Winamp e le sue applicazioni, sono ancora oggi scaricate e utilizzate da milioni di utenti in tutto il mondo. E’ stato il primo lettore multimediale a leggere il formato Mp3 e rappresenta un caposaldo della storia della Rete.
Ma a quanto pare si è aperto uno spiraglio.
Secondo il blog tecnologico Techchrunch e alcuni insider, La Microsoft e AOI – Time Warner, proprietaria di Nullsoft e del marchio Winamp, avrebbero iniziato le trattative per la cessione del celeberrimo lettore e di tutte le applicazioni ad esso collegate.
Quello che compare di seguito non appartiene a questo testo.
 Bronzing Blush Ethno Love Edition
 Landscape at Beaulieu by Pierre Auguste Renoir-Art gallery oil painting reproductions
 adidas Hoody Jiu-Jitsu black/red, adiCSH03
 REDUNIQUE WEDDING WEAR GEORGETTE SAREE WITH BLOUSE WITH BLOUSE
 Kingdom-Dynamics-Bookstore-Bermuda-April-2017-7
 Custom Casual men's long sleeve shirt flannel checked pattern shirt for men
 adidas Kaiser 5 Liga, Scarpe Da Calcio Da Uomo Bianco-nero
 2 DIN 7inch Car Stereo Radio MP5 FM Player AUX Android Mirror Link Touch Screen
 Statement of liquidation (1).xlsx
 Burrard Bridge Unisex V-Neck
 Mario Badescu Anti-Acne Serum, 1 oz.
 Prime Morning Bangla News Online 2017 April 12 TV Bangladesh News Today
L’annuncio è atteso per queste settimane, sicuramente prima della fatidica data del 20 dicembre.
Sulle motivazioni di questa improvvisa trattativa, esperti e blogger tecnologici di tutto il mondo sembrano essere concordi.
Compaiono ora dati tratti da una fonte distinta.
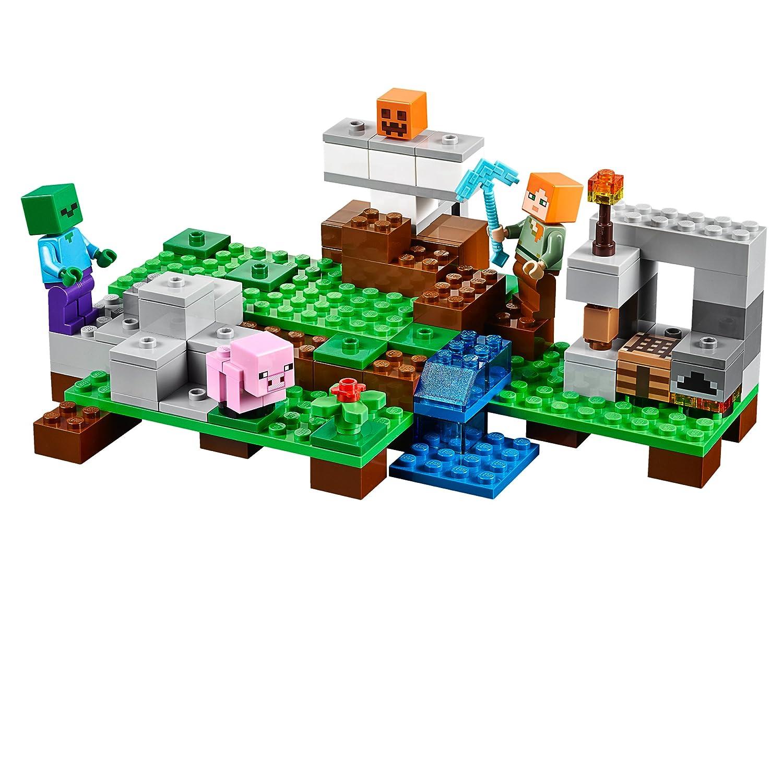 Recopilación de todos los sets de Lego Minecraft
Da un lato AOI – Time Warner si libererebbe di una sua piccola divisione poco redditizia e gestita male guadagnandoci un bel gruzzoletto. Dall’altra parte il colosso di Redmond, sta cercando di rimediare ai disastri di Zune, investendo in nuove soluzioni per la musica digitale.
A giugno Microsoft aveva lanciato Xbox Music su console, Windows 8, Windows RT, Windows Phone, iOS e Android. Il nuovo servizio offre streaming gratuito con annunci pubblicitari o in abbonamento. 
Attraverso Winamp e le sue app mobile, per la nuova piattaforma Microsoft sarebbe possibile raccogliere informazioni e selezioni musicali di milioni di utenti sparsi in tutto il mondo.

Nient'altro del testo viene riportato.